Rewrite the lines below, swapping out every "armco guardrail" for "metal barrier" and changing nothing else.
☆ ☆ ☆
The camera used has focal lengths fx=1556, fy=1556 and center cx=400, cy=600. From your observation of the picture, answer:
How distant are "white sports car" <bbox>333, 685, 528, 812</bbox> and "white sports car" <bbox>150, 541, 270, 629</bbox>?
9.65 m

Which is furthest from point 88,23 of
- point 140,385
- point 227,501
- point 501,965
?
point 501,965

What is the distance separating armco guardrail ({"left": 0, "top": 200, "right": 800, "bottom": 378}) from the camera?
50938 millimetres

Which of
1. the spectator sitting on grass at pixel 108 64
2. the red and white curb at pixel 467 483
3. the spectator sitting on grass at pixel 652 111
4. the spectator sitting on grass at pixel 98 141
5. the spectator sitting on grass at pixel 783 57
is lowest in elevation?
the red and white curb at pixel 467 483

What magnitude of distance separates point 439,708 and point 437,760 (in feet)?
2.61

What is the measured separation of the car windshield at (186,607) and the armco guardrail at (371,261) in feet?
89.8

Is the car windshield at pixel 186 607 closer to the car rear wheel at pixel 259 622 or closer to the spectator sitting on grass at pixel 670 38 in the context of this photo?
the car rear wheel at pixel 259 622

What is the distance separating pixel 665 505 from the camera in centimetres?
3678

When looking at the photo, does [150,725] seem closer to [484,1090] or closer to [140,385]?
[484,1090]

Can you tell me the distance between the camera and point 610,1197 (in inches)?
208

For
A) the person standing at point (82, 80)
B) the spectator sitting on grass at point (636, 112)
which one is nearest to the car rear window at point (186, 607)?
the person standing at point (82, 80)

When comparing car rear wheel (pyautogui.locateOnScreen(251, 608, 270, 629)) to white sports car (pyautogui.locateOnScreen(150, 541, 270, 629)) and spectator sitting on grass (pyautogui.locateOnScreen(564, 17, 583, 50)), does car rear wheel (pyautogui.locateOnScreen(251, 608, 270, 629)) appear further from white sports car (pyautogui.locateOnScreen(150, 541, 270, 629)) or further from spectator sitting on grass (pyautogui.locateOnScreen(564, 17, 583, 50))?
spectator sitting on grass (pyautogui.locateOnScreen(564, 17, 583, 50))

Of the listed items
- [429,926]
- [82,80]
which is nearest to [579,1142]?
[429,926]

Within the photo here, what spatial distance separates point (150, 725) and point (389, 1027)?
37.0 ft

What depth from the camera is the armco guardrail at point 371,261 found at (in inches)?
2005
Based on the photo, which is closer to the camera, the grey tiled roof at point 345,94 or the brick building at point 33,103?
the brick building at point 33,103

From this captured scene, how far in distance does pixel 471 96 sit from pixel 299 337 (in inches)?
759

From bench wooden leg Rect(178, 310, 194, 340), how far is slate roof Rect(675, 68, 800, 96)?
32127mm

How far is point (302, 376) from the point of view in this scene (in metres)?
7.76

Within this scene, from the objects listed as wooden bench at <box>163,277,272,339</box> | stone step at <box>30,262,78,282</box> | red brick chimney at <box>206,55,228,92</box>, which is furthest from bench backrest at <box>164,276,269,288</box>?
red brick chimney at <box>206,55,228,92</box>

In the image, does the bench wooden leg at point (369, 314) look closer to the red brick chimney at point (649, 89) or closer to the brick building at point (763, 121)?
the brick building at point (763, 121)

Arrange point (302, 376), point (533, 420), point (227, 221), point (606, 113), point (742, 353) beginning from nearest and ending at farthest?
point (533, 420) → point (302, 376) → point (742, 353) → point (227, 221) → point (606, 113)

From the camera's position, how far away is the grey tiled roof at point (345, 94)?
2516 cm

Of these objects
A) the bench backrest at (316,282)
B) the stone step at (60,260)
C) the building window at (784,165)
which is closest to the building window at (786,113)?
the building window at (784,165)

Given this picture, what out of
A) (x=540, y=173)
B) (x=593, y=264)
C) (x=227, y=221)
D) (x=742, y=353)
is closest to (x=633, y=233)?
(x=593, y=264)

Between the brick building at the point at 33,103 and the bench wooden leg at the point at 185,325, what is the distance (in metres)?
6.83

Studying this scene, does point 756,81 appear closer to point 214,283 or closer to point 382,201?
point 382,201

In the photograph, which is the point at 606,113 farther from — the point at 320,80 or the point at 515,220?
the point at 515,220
☆ ☆ ☆
▶ **SOLUTION TO THIS EXERCISE**
The camera used has focal lengths fx=1556, fy=1556 and center cx=400, cy=600. From your observation of the picture, answer:
How distant are "white sports car" <bbox>333, 685, 528, 812</bbox> and "white sports car" <bbox>150, 541, 270, 629</bbox>?
9.65 m

Which is furthest from point 88,23 of
- point 140,385
- point 227,501
- point 501,965
?
point 501,965

What is the distance separating metal barrier ({"left": 0, "top": 200, "right": 800, "bottom": 378}) from the camera?
50938 millimetres

Which of
1. the spectator sitting on grass at pixel 108 64
2. the red and white curb at pixel 467 483
3. the spectator sitting on grass at pixel 652 111
4. the spectator sitting on grass at pixel 98 141
5. the spectator sitting on grass at pixel 783 57
is lowest in elevation?
the red and white curb at pixel 467 483

What magnitude of distance separates point 439,708 and point 437,760 (in feet)?
2.61

What is the measured separation of the car windshield at (186,607) and the metal barrier at (371,261) in feet?
89.8

Is the car windshield at pixel 186 607 closer to the car rear wheel at pixel 259 622 or closer to the spectator sitting on grass at pixel 670 38 in the context of this photo?
the car rear wheel at pixel 259 622

What is the distance separating pixel 665 505 from the camera in centimetres?
3678

When looking at the photo, does [150,725] seem closer to [484,1090] or closer to [140,385]?
[484,1090]

Can you tell me the distance between the camera and point 610,1197 (in inches)?
208

For
A) the person standing at point (82, 80)
B) the spectator sitting on grass at point (636, 112)
which one is nearest to the car rear window at point (186, 607)?
the person standing at point (82, 80)

When comparing car rear wheel (pyautogui.locateOnScreen(251, 608, 270, 629)) to white sports car (pyautogui.locateOnScreen(150, 541, 270, 629)) and spectator sitting on grass (pyautogui.locateOnScreen(564, 17, 583, 50)), does car rear wheel (pyautogui.locateOnScreen(251, 608, 270, 629)) appear further from white sports car (pyautogui.locateOnScreen(150, 541, 270, 629)) or further from spectator sitting on grass (pyautogui.locateOnScreen(564, 17, 583, 50))?
spectator sitting on grass (pyautogui.locateOnScreen(564, 17, 583, 50))

Of the listed items
- [429,926]
- [82,80]
which is nearest to [579,1142]?
[429,926]

Within the photo here, what spatial distance separates point (150, 725) and point (389, 1027)?
37.0 ft

What depth from the camera is the metal barrier at point 371,261 found at (in inches)?
2005
Based on the photo, which is closer to the camera, the grey tiled roof at point 345,94 or the brick building at point 33,103?
the brick building at point 33,103

From this captured scene, how far in distance does pixel 471 96 sit from pixel 299 337 (in inches)?
759

From bench wooden leg Rect(178, 310, 194, 340), how far is slate roof Rect(675, 68, 800, 96)?
32127mm

How far is point (302, 376) from the point of view in this scene (in metres)?
7.76

Within this scene, from the objects listed as wooden bench at <box>163,277,272,339</box> | stone step at <box>30,262,78,282</box> | red brick chimney at <box>206,55,228,92</box>, which is furthest from bench backrest at <box>164,276,269,288</box>?
red brick chimney at <box>206,55,228,92</box>

In the image, does the bench wooden leg at point (369, 314) look closer to the red brick chimney at point (649, 89) or closer to the brick building at point (763, 121)?
the brick building at point (763, 121)

Arrange point (302, 376), point (533, 420), point (227, 221), point (606, 113), point (742, 353) beginning from nearest and ending at farthest?
point (533, 420) → point (302, 376) → point (742, 353) → point (227, 221) → point (606, 113)

From the camera's position, how far away is the grey tiled roof at point (345, 94)?
2516 cm

Of these objects
A) the bench backrest at (316,282)
B) the stone step at (60,260)
C) the building window at (784,165)
which is closest to the building window at (786,113)?
the building window at (784,165)

Given this picture, what out of
A) (x=540, y=173)
B) (x=593, y=264)
C) (x=227, y=221)
D) (x=742, y=353)
is closest to (x=633, y=233)?
(x=593, y=264)

Between the brick building at the point at 33,103 and the bench wooden leg at the point at 185,325, what is the distance (in metres)?
6.83

Studying this scene, does point 756,81 appear closer to point 214,283 or closer to point 382,201?
point 382,201

In the photograph, which is the point at 606,113 farther from — the point at 320,80 or the point at 515,220?
the point at 515,220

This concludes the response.